DATA EXTRACT:
<<<<
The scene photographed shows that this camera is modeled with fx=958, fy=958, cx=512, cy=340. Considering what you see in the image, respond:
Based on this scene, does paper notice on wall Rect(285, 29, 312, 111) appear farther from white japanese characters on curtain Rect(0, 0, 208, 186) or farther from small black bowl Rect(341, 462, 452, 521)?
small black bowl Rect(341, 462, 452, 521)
>>>>
<<<<
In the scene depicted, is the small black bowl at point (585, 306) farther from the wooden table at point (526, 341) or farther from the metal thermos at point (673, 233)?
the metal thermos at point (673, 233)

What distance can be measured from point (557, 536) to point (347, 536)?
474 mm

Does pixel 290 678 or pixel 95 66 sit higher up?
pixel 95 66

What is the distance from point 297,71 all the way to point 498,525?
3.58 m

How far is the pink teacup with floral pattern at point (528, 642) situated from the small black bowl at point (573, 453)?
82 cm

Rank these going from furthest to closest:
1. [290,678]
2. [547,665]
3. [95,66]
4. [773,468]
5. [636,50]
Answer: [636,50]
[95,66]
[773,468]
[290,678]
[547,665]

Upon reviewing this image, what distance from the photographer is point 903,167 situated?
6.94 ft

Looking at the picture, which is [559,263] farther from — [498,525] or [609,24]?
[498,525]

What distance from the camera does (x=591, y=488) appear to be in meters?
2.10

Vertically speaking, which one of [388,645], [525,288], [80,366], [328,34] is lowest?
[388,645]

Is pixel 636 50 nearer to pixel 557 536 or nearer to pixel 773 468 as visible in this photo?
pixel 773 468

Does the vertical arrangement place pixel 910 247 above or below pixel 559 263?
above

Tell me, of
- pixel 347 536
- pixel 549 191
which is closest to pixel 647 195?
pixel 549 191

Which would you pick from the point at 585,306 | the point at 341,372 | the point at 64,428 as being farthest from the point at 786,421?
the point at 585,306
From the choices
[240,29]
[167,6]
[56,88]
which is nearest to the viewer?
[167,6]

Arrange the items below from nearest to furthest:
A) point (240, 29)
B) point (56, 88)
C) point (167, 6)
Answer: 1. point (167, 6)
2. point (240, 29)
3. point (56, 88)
>>>>
<<<<
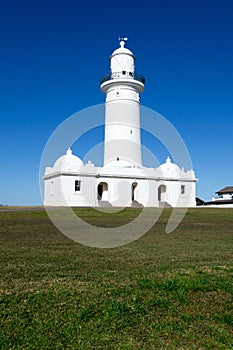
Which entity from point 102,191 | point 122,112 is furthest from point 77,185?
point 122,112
>>>>
INSTRUCTIONS TO FOLLOW:
Please show each line of the records that contains the word "metal", treating uppercase and lowercase letters as different.

FULL SOLUTION:
In the scene depicted, is the small black bowl at point (585, 306) farther from the wooden table at point (526, 341) or farther from the metal thermos at point (673, 233)?
the metal thermos at point (673, 233)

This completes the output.